AIM 1: Pick out every line of the entries below that contains the string "instances", and copy each of those lines.

PAGE:
_ _ _

In June we just chilled out for the last two weeks of the month.  After school gets out we just have to regroup!  We started July at Beverly Beach on the Oregon Coast with our BFFs Jen and Brian his extended family.  Even though it rained for the first 2 days, our last two days were beautiful!  We had a lot of fun playing games and eating junk food.  There was a constant fire, biking, and long walks to the beach.  That is the best beach but it was WINDY.  The first day when it RAINED, Frank and I got up and got a hot breakfast in Newport.  I remember that is was just so nice to be together and have fun with each other.  During that day the boys started a mean game of Risk.  It is such a boy game.  Taking over the “world” is the goal and I just don’t get it.  The girls played scattagories and phase 10.  I also learned a new game called hand and foot.  I did not know what I was doing but it was fun anyway.  The wind would gust and we would all cover our cards with anything close.  You use a lot of cards in this game!  We just laughed and had so much fun.  I am pretty competitive when it comes to card games, but this one I was kind of lost on so I just went with it.  I don’t really play a lot of card games because I am so competitive and I hate to lose, but I am trying to get over that!  The fun is in the journey of cards.  I just wish my Gram was still here to play with!  Even if she cheated all the time.  I never wanted to play unless I could win and if I did not understand the game, I would just get frustrated.  So now I just try to enjoy it all.   That whole weekend was a blast and can not wait for next year.  I love camping and spending time with friends. . .oh yeah and my husband.  I discoved that he is really fun to hang out with! 

I know that sounds awful, but when you spend 5 years only focusing on fertility and babies and how to build a family, your priorities get out of wack.  We both spent the summer laughing and having fun!  I love my husband and am sooooo thankful for him.  I know that he is always there for me and is just a GREAT guy.   I rediscovered how to have fun with him again.  That was cool.  Those of you who don’t understand, don’t worry our marriage was never “on the rocks” just out of focus.  I just feel grateful to have such an awesome guy by my side.  Thank you Lord! 

We spent a lot of time with Jen and Brian this summer.  Brian got layed off in May and even though that was a bummer, we all got to hang out!  God is in control of that situation and I know things will be taken care of for them.  I have known Jen since the first day of college because we were hallmates at Northwest Christian University.  It was College when we went there however!  We had a lot of dinners together and they even housesat for us when we were at Winema.

Which leads me to the next topic.  Week of Missions was so much fun this year!  My parents had been visiting before and they came down with us on the first night.  Bryce and Amy and the kids went too and it was so nice to spend time together.  We had a lot of fun just being together whether it was at the beach or Otis Cafe!  Yum-OH!  Lexi and Isaac stayed with us until Tues. and it was a blast!  It was fun to see Winema in the eyes of a child.  We ate smores and snuggled by the fire.  I loved watching Lexi go to the “big kids” program and remembered when I got to go the same program.  Isaac was not sure about his class, but after the first one, he loved it.

_ _ _

Stored data entries:

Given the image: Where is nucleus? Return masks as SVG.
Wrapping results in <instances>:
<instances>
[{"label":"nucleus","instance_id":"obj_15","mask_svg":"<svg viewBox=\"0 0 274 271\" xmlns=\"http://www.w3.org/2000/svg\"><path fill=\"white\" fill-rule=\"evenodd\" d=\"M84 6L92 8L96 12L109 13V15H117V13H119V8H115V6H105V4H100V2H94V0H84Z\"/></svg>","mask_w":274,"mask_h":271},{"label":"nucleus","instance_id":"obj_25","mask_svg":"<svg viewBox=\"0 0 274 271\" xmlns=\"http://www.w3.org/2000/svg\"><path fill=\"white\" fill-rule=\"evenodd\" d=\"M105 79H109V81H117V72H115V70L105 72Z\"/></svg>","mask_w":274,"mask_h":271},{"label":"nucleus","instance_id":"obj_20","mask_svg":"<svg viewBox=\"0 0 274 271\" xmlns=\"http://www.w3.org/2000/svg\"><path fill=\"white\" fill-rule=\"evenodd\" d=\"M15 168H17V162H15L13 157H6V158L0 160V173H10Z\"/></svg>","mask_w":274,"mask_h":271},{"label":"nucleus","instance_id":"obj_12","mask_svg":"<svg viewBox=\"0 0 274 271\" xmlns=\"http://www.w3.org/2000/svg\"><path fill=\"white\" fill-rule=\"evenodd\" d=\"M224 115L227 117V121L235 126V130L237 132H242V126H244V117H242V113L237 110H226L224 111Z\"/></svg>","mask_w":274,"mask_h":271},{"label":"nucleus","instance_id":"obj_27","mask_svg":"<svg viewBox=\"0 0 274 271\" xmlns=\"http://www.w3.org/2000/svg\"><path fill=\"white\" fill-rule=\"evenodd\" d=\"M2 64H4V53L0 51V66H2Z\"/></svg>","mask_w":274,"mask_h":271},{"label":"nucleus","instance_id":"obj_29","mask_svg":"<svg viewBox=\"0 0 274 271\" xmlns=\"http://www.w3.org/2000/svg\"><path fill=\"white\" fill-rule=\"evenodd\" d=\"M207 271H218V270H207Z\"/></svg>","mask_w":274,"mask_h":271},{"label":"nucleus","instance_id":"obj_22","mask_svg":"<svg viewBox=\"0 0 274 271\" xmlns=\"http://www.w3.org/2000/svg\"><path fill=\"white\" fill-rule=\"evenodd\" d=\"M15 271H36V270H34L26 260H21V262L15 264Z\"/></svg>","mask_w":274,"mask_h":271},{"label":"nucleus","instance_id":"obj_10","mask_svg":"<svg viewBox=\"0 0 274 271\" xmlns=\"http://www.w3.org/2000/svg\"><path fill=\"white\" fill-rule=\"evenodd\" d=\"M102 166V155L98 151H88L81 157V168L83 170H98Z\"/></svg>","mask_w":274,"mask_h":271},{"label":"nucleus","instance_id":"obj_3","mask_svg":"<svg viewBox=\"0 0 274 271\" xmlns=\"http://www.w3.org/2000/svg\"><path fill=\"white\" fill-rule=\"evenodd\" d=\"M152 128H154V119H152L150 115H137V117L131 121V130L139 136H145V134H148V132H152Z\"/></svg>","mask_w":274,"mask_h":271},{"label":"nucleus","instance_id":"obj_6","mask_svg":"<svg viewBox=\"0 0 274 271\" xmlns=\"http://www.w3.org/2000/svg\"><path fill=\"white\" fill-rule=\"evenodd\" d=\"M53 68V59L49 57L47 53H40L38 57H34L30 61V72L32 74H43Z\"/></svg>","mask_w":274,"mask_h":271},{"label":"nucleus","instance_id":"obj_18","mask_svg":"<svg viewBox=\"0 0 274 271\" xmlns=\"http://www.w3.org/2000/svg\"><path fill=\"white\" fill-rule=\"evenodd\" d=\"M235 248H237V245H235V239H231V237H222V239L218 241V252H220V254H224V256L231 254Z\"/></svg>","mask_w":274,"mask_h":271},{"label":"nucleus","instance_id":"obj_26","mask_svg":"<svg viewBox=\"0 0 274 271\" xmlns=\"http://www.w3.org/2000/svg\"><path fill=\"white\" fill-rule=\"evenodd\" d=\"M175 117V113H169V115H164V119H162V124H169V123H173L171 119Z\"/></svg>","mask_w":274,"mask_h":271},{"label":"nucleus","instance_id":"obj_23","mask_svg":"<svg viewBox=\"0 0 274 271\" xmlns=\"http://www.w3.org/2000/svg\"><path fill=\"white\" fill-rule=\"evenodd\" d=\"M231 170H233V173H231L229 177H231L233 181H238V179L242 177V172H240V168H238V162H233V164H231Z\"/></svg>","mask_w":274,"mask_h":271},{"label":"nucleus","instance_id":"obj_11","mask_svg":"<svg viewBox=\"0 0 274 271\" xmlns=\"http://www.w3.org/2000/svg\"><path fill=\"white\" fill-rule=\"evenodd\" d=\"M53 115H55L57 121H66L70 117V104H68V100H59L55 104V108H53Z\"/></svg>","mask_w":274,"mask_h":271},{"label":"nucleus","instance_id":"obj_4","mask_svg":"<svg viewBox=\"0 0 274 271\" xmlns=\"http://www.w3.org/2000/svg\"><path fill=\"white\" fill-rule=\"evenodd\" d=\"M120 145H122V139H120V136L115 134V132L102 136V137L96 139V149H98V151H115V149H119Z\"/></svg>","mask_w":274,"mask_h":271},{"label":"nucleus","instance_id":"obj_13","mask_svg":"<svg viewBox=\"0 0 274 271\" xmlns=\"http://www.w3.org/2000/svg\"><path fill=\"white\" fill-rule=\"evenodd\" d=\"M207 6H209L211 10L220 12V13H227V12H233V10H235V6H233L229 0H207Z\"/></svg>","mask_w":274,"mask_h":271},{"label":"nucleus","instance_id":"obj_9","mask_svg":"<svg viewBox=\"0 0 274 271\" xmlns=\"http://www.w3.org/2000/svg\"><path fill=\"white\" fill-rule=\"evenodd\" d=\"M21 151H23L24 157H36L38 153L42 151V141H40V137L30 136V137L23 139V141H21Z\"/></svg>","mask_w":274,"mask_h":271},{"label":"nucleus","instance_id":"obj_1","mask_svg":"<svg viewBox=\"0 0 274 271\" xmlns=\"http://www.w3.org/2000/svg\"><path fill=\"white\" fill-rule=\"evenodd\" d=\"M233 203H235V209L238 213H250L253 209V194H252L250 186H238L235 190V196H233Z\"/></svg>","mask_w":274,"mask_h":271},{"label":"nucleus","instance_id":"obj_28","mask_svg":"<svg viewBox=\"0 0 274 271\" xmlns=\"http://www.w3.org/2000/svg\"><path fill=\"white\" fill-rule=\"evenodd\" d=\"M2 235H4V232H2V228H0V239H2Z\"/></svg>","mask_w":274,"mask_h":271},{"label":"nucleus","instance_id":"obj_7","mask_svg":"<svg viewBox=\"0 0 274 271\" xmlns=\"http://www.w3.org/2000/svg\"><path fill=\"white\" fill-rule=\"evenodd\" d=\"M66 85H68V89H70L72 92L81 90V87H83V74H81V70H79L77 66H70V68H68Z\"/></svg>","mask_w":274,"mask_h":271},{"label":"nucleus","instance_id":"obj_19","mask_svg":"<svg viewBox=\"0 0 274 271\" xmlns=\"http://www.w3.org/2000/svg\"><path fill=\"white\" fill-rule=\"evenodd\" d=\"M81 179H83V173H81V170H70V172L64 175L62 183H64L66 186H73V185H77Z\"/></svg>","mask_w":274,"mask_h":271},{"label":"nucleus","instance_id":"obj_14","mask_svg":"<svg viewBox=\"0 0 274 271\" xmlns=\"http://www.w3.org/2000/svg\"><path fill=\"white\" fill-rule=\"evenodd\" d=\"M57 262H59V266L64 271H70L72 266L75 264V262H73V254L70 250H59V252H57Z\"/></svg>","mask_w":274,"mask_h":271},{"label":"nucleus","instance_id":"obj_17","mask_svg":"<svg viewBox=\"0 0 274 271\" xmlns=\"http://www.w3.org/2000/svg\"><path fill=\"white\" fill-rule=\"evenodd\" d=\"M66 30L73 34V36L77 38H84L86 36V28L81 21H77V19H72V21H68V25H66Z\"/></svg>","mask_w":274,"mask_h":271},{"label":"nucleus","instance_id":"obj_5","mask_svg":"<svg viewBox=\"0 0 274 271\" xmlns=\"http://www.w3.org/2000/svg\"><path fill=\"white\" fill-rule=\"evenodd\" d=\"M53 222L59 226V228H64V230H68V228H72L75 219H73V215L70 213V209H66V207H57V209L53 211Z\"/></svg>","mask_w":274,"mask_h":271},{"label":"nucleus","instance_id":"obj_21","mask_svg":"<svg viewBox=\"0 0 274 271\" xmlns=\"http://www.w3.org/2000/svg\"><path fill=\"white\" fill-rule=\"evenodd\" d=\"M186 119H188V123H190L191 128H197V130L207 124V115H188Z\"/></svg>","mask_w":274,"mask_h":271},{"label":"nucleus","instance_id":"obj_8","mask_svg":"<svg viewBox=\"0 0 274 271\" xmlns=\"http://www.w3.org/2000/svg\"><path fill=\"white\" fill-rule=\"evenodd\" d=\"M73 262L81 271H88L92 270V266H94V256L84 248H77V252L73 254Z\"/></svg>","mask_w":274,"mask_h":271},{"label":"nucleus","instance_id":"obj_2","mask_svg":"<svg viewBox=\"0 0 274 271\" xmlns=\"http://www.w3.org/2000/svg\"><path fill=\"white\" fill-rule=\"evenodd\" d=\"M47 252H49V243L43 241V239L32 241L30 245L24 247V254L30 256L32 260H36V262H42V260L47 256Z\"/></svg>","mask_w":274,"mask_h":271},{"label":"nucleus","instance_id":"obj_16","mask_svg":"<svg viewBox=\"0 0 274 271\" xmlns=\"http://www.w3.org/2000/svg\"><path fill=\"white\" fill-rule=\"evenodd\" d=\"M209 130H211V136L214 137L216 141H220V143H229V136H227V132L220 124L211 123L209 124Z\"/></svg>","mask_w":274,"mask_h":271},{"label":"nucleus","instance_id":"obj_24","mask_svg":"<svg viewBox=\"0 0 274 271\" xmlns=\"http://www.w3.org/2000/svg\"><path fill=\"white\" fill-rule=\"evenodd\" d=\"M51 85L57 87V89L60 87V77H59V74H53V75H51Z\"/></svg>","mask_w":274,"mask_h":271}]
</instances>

_ _ _

AIM 2: Do these statements agree with the post about summer above? For each, answer yes or no and quote the words from the post that decide it. (a) The summer trip with Jen and Brian began at Beverly Beach on the Oregon Coast. (b) It rained during the last two days at the beach. (c) The writer and Jen were hallmates at Northwest Christian University.

WORKED ANSWER 1:
Wrapping results in <instances>:
<instances>
</instances>

WORKED ANSWER 2:
(a) Yes: "We started July at Beverly Beach on the Oregon Coast with our BFFs Jen and Brian his extended family."
(b) No: "Even though it rained for the first 2 days, our last two days were beautiful!"
(c) Yes: "I have known Jen since the first day of college because we were hallmates at Northwest Christian University."